Melalui integrasi lintas modul, ERP menghilangkan silo informasi, menjadikan PPC lebih responsif terhadap perubahan permintaan, keterlambatan material, maupun kendala kapasitas. Studi kasus menunjukkan bahwa manfaat ERP bersifat konkret: pengurangan bottleneck, penurunan biaya inventori, peningkatan visibilitas biaya produksi, serta penguatan disiplin shop floor.

Pada akhirnya, ERP bukan sekadar sistem IT, tetapi instrumen strategis untuk mengoptimalkan aliran material, mengendalikan biaya, dan meningkatkan daya saing perusahaan dalam lingkungan manufaktur yang semakin dinamis. Dengan implementasi yang tepat dan budaya data-driven, ERP menjadi enabler utama dalam transformasi operasional modern.

 

Daftar Pustaka

  1. Diklatkerja. ERP for Production Planning and Control.

  2. Jacobs, F. R., & Chase, R. B. (2020). Operations and Supply Chain Management. McGraw-Hill.

  3. Wallace, T. F., & Kremzar, M. H. (2001). ERP: Making It Happen. Wiley.

  4. Nahmias, S. (2013). Production and Operations Analysis. McGraw-Hill.

  5. Monk, E., & Wagner, B. (2013). Concepts in Enterprise Resource Planning. Cengage Learning.

  6. SAP SE. (2022). Production Planning Documentation.

  7. APICS. (2017). CPIM Learning System: Master Planning of Resources.

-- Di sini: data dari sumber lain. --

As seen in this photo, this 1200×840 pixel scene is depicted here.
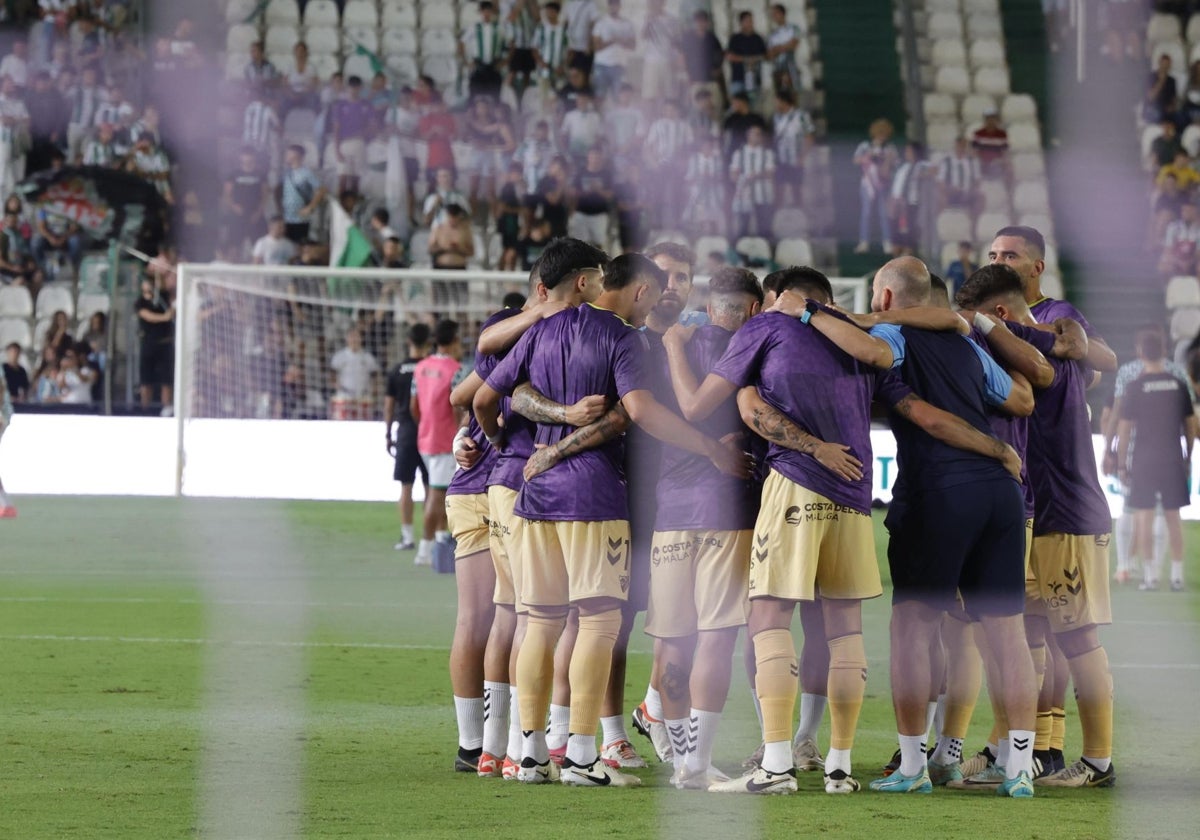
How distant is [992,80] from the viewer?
12.7 meters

  8. Vollmann, T. E., Berry, W. L., Whybark, D. C., & Jacobs, F. R. (2005). Manufacturing Planning and Control Systems. McGraw-Hill.

  9. Waller, M. A. (2021). Integration of ERP and PPC systems. Journal of Manufacturing Systems.

  10. Slack, N., Brandon-Jones, A., & Johnston, R. (2022). Operations Management. Pearson.